天使が消えた跡は
第7章 いざ王子様の元へ
「薫―――……!」

 あれ……?

 一瞬意識を取り戻した薫。なんだか体中が生暖かい。

 薫のことを呼んだのはルークだった。

 私、どうして寝てたんだっけ……。



「――――……!!」



 痛みで声のない叫びをあげる薫。

 視界の隅にはルークの姿が。涙を流しているようにも見える。

 ルーク、どうして泣いてるの?

「薫ちゃん!」

「薫しっかりしろ!」

 横を向くとクラスのみんなの顔が。


 学校、教室……?


――――――――……鷹!!



 完全に意識を取り戻す薫。しかしまたすぐにでも意識を失いかねない。そして、次は命も危ない。
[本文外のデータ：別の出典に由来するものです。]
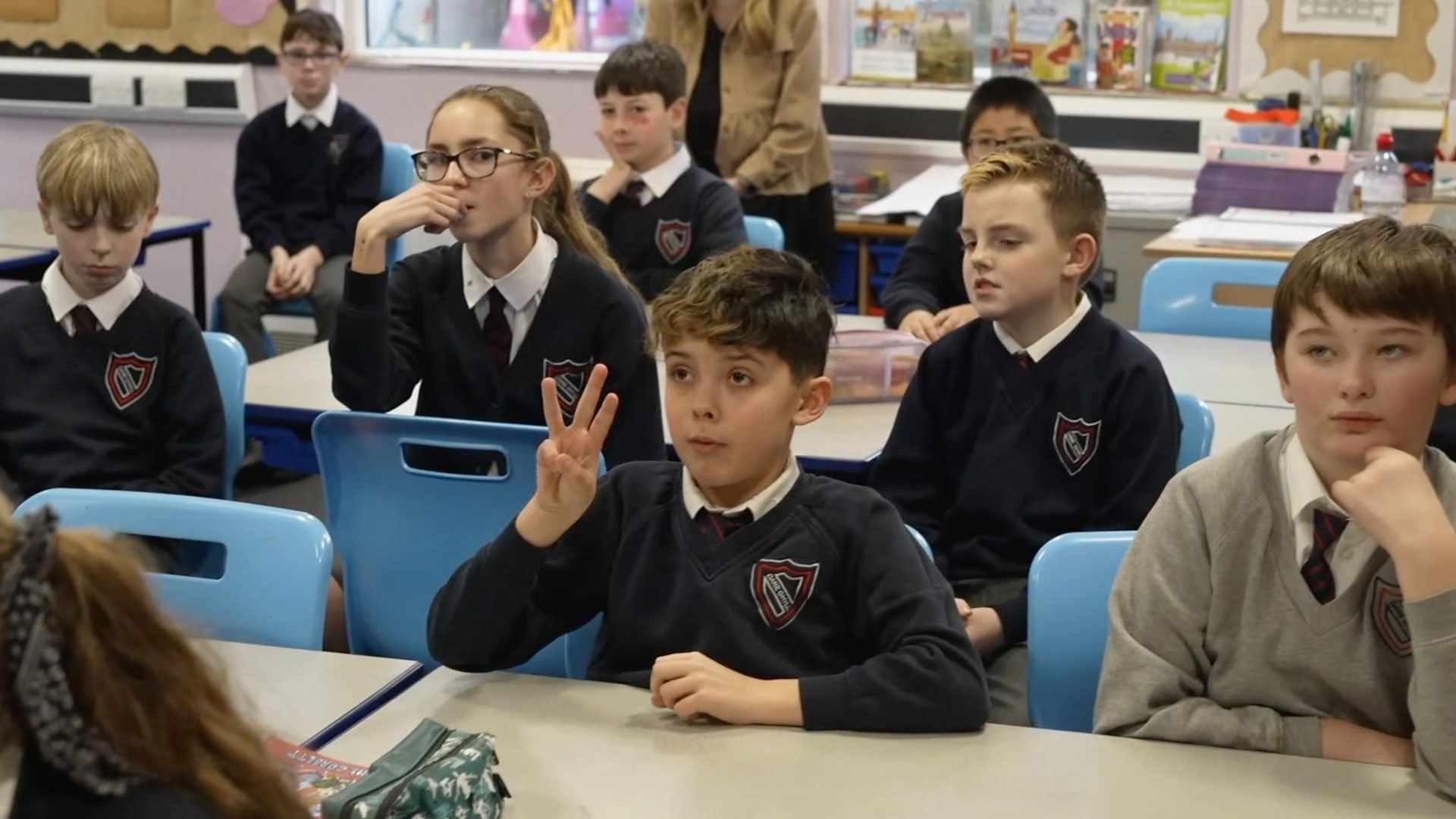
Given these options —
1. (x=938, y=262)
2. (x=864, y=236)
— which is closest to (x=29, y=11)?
(x=864, y=236)

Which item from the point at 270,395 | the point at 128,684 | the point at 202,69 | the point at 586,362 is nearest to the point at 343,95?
the point at 202,69

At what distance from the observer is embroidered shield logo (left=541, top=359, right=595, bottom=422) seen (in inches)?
102

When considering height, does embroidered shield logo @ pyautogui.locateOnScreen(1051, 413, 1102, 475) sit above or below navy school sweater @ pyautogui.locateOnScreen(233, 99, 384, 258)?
below

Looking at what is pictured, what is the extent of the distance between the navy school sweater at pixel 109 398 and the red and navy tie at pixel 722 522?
122 centimetres

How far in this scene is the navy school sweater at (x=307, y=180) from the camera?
16.6ft

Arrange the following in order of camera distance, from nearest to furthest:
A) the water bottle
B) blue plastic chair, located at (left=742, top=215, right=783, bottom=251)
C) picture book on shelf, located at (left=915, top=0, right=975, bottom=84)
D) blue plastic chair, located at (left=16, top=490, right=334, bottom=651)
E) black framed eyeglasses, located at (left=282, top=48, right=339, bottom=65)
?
blue plastic chair, located at (left=16, top=490, right=334, bottom=651), blue plastic chair, located at (left=742, top=215, right=783, bottom=251), the water bottle, black framed eyeglasses, located at (left=282, top=48, right=339, bottom=65), picture book on shelf, located at (left=915, top=0, right=975, bottom=84)

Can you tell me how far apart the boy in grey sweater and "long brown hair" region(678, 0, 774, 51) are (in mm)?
3259

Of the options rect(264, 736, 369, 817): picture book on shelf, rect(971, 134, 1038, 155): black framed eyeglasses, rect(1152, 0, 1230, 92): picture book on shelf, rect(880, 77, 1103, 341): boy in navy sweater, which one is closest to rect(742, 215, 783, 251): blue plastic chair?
rect(880, 77, 1103, 341): boy in navy sweater

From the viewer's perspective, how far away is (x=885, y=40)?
549 cm

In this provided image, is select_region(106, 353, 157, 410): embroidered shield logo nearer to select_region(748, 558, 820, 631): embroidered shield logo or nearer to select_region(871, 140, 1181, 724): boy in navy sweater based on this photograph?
select_region(871, 140, 1181, 724): boy in navy sweater

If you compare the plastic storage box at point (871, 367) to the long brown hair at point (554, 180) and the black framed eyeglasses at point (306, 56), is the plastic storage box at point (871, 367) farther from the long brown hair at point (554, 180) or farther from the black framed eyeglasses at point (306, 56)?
the black framed eyeglasses at point (306, 56)

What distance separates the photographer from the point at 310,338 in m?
5.08

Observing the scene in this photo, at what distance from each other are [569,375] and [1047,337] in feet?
2.39

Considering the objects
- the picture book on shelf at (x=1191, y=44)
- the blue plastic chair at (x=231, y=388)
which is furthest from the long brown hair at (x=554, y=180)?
the picture book on shelf at (x=1191, y=44)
 右腕は完全に捕まっている。右手には光のナイフがあるのに……。

 『自由自在に形が変わる……』

 薫の脳裏には、この光のナイフが自分の身体から初めて出てきた日のことがよみがえっていた。

 『お願い、曲がって――!!』

 薫の右手から伸びていたナイフは奇妙な向きに曲がり始め、鷹の首元へと一直線に伸び、その首を巻き取るように切り落とした。

「――――――――――――――!!!」

 『耳が痛い!!』

 教室の中にいた生徒たちも耳を押さえている。

 薫の思考はまた、黒くなっていった――。





「―――あれ……?」

 薫が目を覚ましたのはあれから何時間も経った午後5時の事。

「薫! 大丈夫か?」

 視界にはルークとルーの顔、そして見覚えのあるクラスメイト達数人。

 めまいがして頭がぼーっとしている。

 ゆっくりと脳が動き始める。

 授業を受けていて、カラスが居て、そしてそのあと……、そのあとは……。

「あ、あいつは!? 鷹は? 悪魔の式神は?」

「大丈夫、薫が倒してくれたよ」

 そのルークの言葉に安心する薫。そして、初めて自分の今いる場所を確認した。